Source:

Doc ref: 18666/91 • ECHR ID: 001-2400

Document date: November 30, 1994

  • Inbound citations: 3
  • Cited paragraphs: 0
  • Outbound citations: 2

SALMON MENESES v. ITALY

Doc ref: 18666/91 • ECHR ID: 001-2400

Document date: November 30, 1994

Cited paragraphs only



                          SUR LA RECEVABILITÉ

                      Application No. 18666/91

                      by René SALMON MENESES

                      against Italy

     The European Commission of Human Rights (First Chamber) sitting

in private on 30 November 1994, the following members being present:

           MM.   A. WEITZEL, President

                 C.L. ROZAKIS

                 F. ERMACORA

                 E. BUSUTTIL

                 A.S. GÖZÜBÜYÜK

           Mrs.  J. LIDDY

           MM.   M.P. PELLONPÄÄ

                 B. MARXER

                 G.B. REFFI

                 B. CONFORTI

                 N. BRATZA

                 I. BÉKÉS

                 E. KONSTANTINOV

                 G. RESS

           Mrs.  M.F. BUQUICCHIO, Secretary to the Chamber

     Having regard to Article 25 of the Convention for the Protection

of Human Rights and Fundamental Freedoms;

     Having regard to the application introduced on 3 June 1991 by

René SALMON MENESES against Italy and registered on 13 August 1991

under file No. 18666/91;

     Having regard to the report provided for in Rule 47 of the Rules

of Procedure of the Commission;

     Having deliberated;

     Decides as follows:

THE FACTS

     The applicant is a Bolivian citizen, born in 1955 and residing

in La Paz (Bolivia). Before the Commission he is represented by

Mr. Paul Gully-Hart and Mr. Oreste Dominioni, lawyers practising

respectively in Geneva and in Milan.

The tasks:
**A.** In the Commission decision, transcribe everything from "The applicant is" down to "and in Milan.".
**B.** Recast the paragraph of the Commission decision that begins "The applicant is a Bolivian citizen" as a short bulleted list that keeps its main facts.

Given data:
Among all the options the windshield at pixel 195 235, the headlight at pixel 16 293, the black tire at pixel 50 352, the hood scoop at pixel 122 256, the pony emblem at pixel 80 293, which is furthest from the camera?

Answer set:
**A.**
The applicant is a Bolivian citizen, born in 1955 and residing

in La Paz (Bolivia). Before the Commission he is represented by

Mr. Paul Gully-Hart and Mr. Oreste Dominioni, lawyers practising

respectively in Geneva and in Milan.

**B.**
- Nationality: Bolivian
- Born: 1955
- Residence: La Paz, Bolivia
- Representatives before the Commission: Mr. Paul Gully-Hart, a lawyer practicing in Geneva, and Mr. Oreste Dominioni, a lawyer practicing in Milan